Page extract:
▽
So- I ended up cleaning everything. One of the rubbish bags was leaking and stank and dripped as I removed it from our domicile. Also, there were empty milk cartons that smelt like off-milk and there's nothing I hate more than the smell of milk, especially off-milk. Except maybe rotting garbage and faecal matter. I took out nine bags of rubbish plus numerous recycling items. And then I mopped our floors and disinfected them with bleach, and cleaned the bathroom and washed the dishcloths. I found a colony of pink mould on the taps in the bathroom (and I'd thought it was some fancy pink steel the Spaniards liked using) and what I'd thought was mottled enamel on our basin was actually grime. For once our kitchen and bathroom sparkled. Wonder how long it will last.Cayley said she'd thought the 5L pot was Laure's which was why she didn't wash it up because she's so sick of cleaning up after her. I can't be too angry at Laure though because even though it is frustrating to live with someone who would let 9 bags of rubbish pile up over a week (because everything she eats comes out of a packet), her boyfriend did fix my socket for me. The power socket in my room was always falling out of the wall so you could see the cords, but today one of the cords came undone and I had my computer plugged in, so when I tried to remove it, it kept going 'SPOFF, SPOFF' and blue sparks would fly out. I didn't know what to do except not touch it, so I asked him and he turned off the electricity, fiddled with it for 10 minutes and it was back to normal. It's still coming out of the wall but he said he has something in his house that he'll bring over tomorrow to secure it. I now have around seven books propping it up.
When I went to the gym yesterday, these crazy beautiful weeds had sprouted all around the building so it looked like a yellow field out of a Miyazaki film. They must have appeared in less than a week because I'd been to the gym last Friday and it was all still barren and foreboding. Some of them are taller than I am. Mutant weeds.
△
Exercise: Repeat word for word the stretch of the cleaning post from "When I went" through "am. Mutant weeds.". The material that comes next isn't needed.

Information shown:
▽
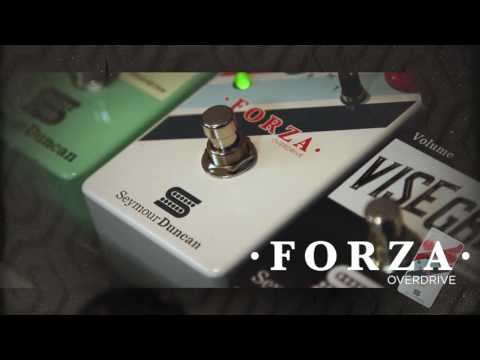 Video 4
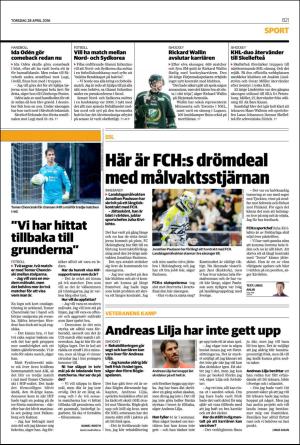 nordvastraskanestidningar_b-20160428_000_00_00_021.pdf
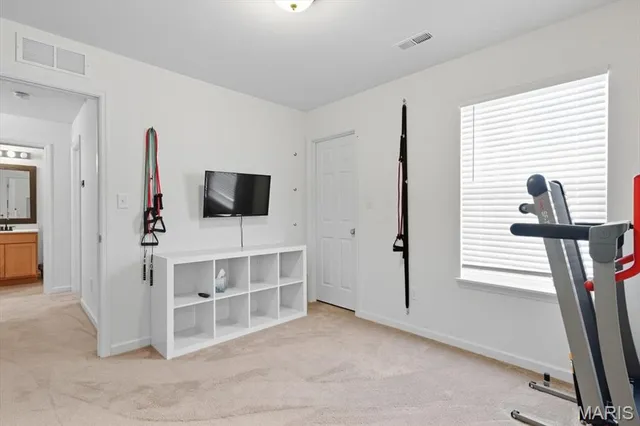 $335,000 | 513 Palisades Drive, St. Charles, MO 63301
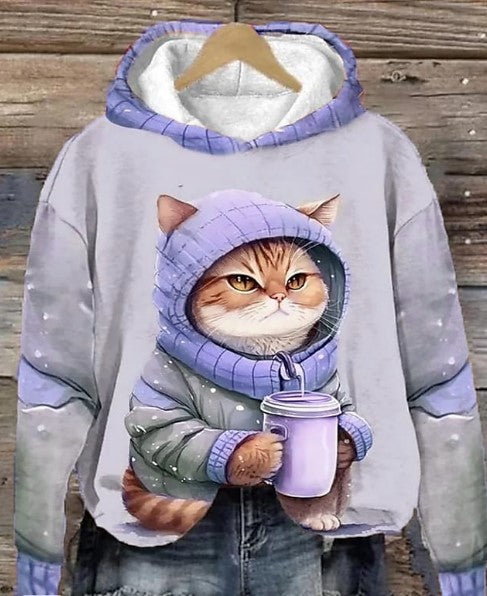 Ivette® | Elegancki i wszechstronny zimowy sweter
△
Problem solution:
When I went to the gym yesterday, these crazy beautiful weeds had sprouted all around the building so it looked like a yellow field out of a Miyazaki film. They must have appeared in less than a week because I'd been to the gym last Friday and it was all still barren and foreboding. Some of them are taller than I am. Mutant weeds.